--- Records shown ---
+--

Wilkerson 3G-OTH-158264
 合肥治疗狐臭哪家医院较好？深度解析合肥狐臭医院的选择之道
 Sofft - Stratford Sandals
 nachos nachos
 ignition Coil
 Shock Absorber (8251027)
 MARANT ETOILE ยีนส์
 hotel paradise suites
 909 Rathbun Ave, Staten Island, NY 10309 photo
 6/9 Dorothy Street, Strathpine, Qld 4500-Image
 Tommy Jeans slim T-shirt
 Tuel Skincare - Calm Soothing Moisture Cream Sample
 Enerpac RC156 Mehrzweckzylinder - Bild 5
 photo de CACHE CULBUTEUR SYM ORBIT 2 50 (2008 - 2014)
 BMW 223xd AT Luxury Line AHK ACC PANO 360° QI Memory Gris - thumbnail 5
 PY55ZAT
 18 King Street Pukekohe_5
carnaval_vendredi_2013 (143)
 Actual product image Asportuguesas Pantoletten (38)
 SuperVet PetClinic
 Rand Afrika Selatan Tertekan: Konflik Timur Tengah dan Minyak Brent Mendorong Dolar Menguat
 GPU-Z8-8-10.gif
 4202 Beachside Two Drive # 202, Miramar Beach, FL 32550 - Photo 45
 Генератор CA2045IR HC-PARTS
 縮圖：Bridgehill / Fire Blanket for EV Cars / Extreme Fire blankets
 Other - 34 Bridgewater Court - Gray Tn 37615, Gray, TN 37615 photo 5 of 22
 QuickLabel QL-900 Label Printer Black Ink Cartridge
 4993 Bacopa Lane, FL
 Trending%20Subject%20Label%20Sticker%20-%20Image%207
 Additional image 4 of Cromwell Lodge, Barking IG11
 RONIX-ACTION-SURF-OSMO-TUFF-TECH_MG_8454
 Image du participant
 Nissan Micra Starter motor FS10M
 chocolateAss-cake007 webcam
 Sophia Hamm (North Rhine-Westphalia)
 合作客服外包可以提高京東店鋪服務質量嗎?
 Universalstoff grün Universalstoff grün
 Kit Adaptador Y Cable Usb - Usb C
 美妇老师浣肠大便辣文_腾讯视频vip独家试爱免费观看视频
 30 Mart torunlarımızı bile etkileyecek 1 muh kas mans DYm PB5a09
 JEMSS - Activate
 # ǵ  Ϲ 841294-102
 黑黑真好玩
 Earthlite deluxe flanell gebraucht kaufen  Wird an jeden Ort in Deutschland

+--

--- Exercise objective ---
Please lay out the lines above as a numbered list, leaving out any blank lines.

--- Answer box ---
1. Wilkerson 3G-OTH-158264
2.  合肥治疗狐臭哪家医院较好？深度解析合肥狐臭医院的选择之道
3.  Sofft - Stratford Sandals
4.  nachos nachos
5.  ignition Coil
6.  Shock Absorber (8251027)
7.  MARANT ETOILE ยีนส์
8.  hotel paradise suites
9.  909 Rathbun Ave, Staten Island, NY 10309 photo
10.  6/9 Dorothy Street, Strathpine, Qld 4500-Image
11.  Tommy Jeans slim T-shirt
12.  Tuel Skincare - Calm Soothing Moisture Cream Sample
13.  Enerpac RC156 Mehrzweckzylinder - Bild 5
14.  photo de CACHE CULBUTEUR SYM ORBIT 2 50 (2008 - 2014)
15.  BMW 223xd AT Luxury Line AHK ACC PANO 360° QI Memory Gris - thumbnail 5
16.  PY55ZAT
17.  18 King Street Pukekohe_5
18. carnaval_vendredi_2013 (143)
19.  Actual product image Asportuguesas Pantoletten (38)
20.  SuperVet PetClinic
21.  Rand Afrika Selatan Tertekan: Konflik Timur Tengah dan Minyak Brent Mendorong Dolar Menguat
22.  GPU-Z8-8-10.gif
23.  4202 Beachside Two Drive # 202, Miramar Beach, FL 32550 - Photo 45
24.  Генератор CA2045IR HC-PARTS
25.  縮圖：Bridgehill / Fire Blanket for EV Cars / Extreme Fire blankets
26.  Other - 34 Bridgewater Court - Gray Tn 37615, Gray, TN 37615 photo 5 of 22
27.  QuickLabel QL-900 Label Printer Black Ink Cartridge
28.  4993 Bacopa Lane, FL
29.  Trending%20Subject%20Label%20Sticker%20-%20Image%207
30.  Additional image 4 of Cromwell Lodge, Barking IG11
31.  RONIX-ACTION-SURF-OSMO-TUFF-TECH_MG_8454
32.  Image du participant
33.  Nissan Micra Starter motor FS10M
34.  chocolateAss-cake007 webcam
35.  Sophia Hamm (North Rhine-Westphalia)
36.  合作客服外包可以提高京東店鋪服務質量嗎?
37.  Universalstoff grün Universalstoff grün
38.  Kit Adaptador Y Cable Usb - Usb C
39.  美妇老师浣肠大便辣文_腾讯视频vip独家试爱免费观看视频
40.  30 Mart torunlarımızı bile etkileyecek 1 muh kas mans DYm PB5a09
41.  JEMSS - Activate
42.  # ǵ  Ϲ 841294-102
43.  黑黑真好玩
44.  Earthlite deluxe flanell gebraucht kaufen  Wird an jeden Ort in Deutschland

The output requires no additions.